A review of World Heritage Sites of Australia By Peter Valentine

Reviewed by Magdalena Ball

World Heritage Sites of Australia
By Peter Valentine
foreword by Peter Garrett
National Library of Australia
ISBN: 9780642279422, Hardback, Sep 2019, 300pp, AUD$49.99

You’d struggle to find a nicer looking book than Peter Valentine’s World Heritage Sites of Australia. This large format, hardcover book is beautifully presented, with photographs that often span two pages. The visuals are breathtaking, arresting, and very powerful, but this is no simple coffee table book. It conveys a critical message, not only about how beautiful our world heritage sites are, but also how important they are historically, culturally, and ecologically. The book features nineteen sites in all, including natural ones like Kakadu, the Great Barrier Reef, Willandra Lakes, Lord Howe Island, Tasmanian wilderness, Gondwana Rainforests, Uluru-Kata Tjuta National Park, the Wet Tropics of Queensland, Shark Bay, Fraser Island, Macquarie Island, Heard and McDonald Islands, the Blue Mountains, and Purnululu National Park, and Ningaloo Coast, as well as man-made ones like the Sydney Opera House, eleven convict sites, the Royal Exhibition Building and Carlton Gardens. Each of these sites is presented with modern and historical photographs, maps, drawings, a brief history and general cultural context, reasons for the sites inclusion, general facts and statistics, risks to the sites survival, and personal reflections which give the book the feel of a memoir. Valentine’s writing is rich and poetic and his deep love of the environment he has been observing for most of his life is obvious:

Later I watched a sunset from Ubirr and was awed y the timeline of the land, as I gazed across the plains that had for so long been the home of spectacular wildlife and the first Australians. I had goosebumps appreciating all that had gone before and a great hope that this place could continue to provide inspiration and meditation for future generations. (19)

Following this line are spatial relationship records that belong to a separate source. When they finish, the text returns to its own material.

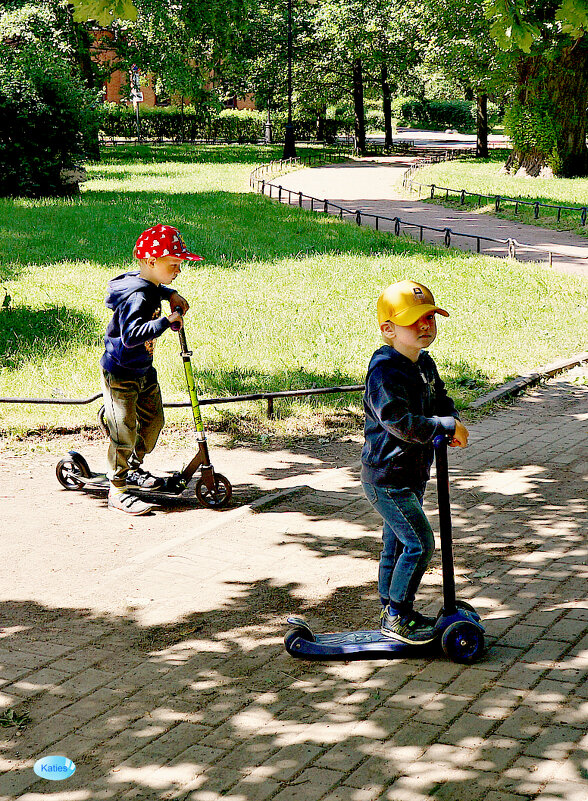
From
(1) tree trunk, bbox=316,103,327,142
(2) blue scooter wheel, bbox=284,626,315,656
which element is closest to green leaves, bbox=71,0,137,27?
(2) blue scooter wheel, bbox=284,626,315,656

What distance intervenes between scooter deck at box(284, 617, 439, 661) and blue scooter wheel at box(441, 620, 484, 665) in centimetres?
10

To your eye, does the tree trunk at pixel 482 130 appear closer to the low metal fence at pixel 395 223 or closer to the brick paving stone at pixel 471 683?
the low metal fence at pixel 395 223

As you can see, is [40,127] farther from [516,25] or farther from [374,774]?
[374,774]

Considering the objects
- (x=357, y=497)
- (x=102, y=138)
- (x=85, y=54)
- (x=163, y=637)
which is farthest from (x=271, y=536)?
(x=102, y=138)

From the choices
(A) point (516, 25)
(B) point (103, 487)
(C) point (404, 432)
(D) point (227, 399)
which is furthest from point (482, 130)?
(C) point (404, 432)

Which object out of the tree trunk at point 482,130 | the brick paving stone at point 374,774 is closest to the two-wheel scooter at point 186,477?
the brick paving stone at point 374,774

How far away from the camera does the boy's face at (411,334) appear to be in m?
4.29

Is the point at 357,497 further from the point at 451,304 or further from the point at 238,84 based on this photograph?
the point at 238,84

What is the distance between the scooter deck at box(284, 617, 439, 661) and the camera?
15.2 feet

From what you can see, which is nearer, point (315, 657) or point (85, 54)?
point (315, 657)

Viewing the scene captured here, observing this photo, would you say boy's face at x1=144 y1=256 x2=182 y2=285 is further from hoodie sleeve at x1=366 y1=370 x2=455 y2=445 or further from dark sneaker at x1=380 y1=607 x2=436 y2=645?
dark sneaker at x1=380 y1=607 x2=436 y2=645

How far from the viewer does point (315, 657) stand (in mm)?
4652

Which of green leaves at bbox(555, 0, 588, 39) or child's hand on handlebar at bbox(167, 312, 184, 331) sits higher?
green leaves at bbox(555, 0, 588, 39)

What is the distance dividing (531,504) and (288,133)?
41.8 meters
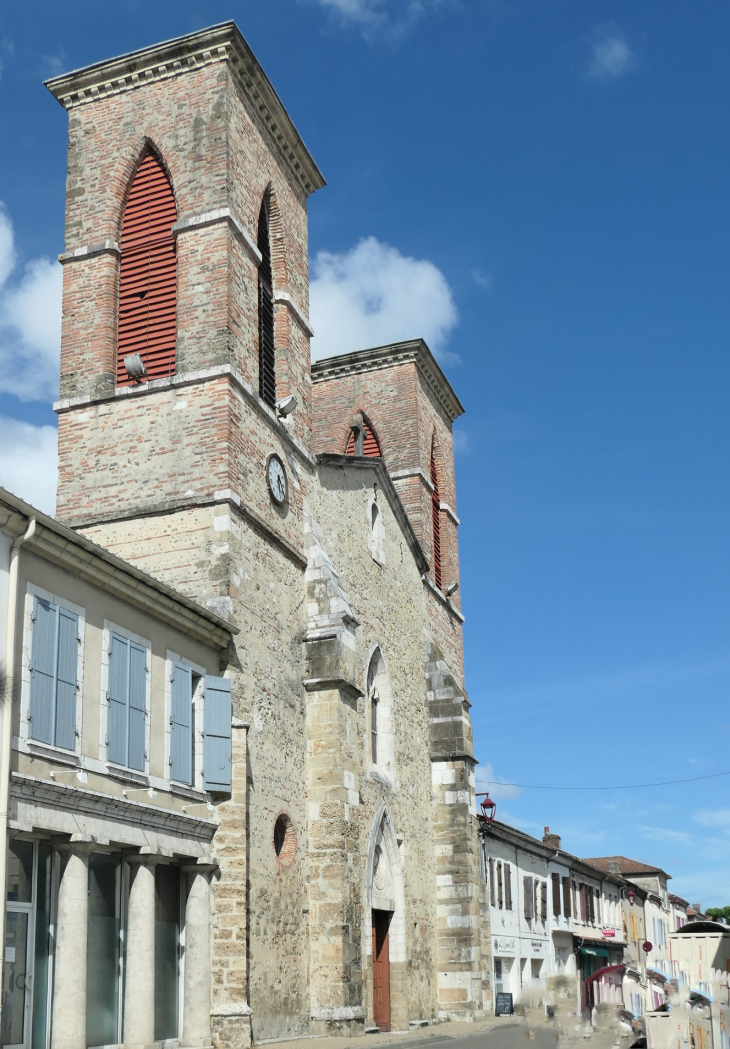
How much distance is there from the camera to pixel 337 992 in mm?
16328

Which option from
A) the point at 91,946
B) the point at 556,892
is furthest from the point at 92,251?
the point at 556,892

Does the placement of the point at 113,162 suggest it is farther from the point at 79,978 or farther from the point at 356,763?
the point at 79,978

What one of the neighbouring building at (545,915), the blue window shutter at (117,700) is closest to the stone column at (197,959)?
the blue window shutter at (117,700)

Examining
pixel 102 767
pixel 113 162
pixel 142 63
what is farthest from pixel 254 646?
pixel 142 63

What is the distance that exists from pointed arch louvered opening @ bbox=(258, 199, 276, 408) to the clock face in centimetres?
112

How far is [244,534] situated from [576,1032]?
8011 mm

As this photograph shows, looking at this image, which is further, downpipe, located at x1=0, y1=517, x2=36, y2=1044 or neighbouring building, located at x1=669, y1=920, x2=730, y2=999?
neighbouring building, located at x1=669, y1=920, x2=730, y2=999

There are also some places highlighted that could be potentially new World Heritage sites, including those on the ‘tentative list’, new islands, plains and shoals, and potential extensions to existing sites. Learning about these places is fascinating, but Valentine does more than simply provide context for the beautiful photos in this collection, or even an argument against complacency – something former Environmental and Arts minister and Midnight Oil lead singer Peter Garrett provides in his introduction. Valentine calls attention to the meaning of a World Heritage listing – to protect what is uniquely valuable, and to protect it from commercial concerns, conserving and encouraging a sustainable approach to tourism. By doing so we ensure that the social, cultural and political context of these beautiful spaces are protected and also shared properly, so that people can continue to enjoy the exceptional natural beauty for generations:

There are few other places on the planet with such a large area of undisturbed forest habitats. Within Australia, this World Heritage site is synonymous with wilderness and the associated human experiences. The scenic beauty of such an extensive rea depends on tis virtually untouched nature. (65, on Cradle Mountain Lake St Clair National Park)

Valentine’s research is impeccable, as you might expect from a professor who has spent his life working in the areas of conservation and World Heritage management. World Heritage Sites of Australia is part travelogue, part memoir, part sociology, and part geology, presented in a giftable and beautiful format.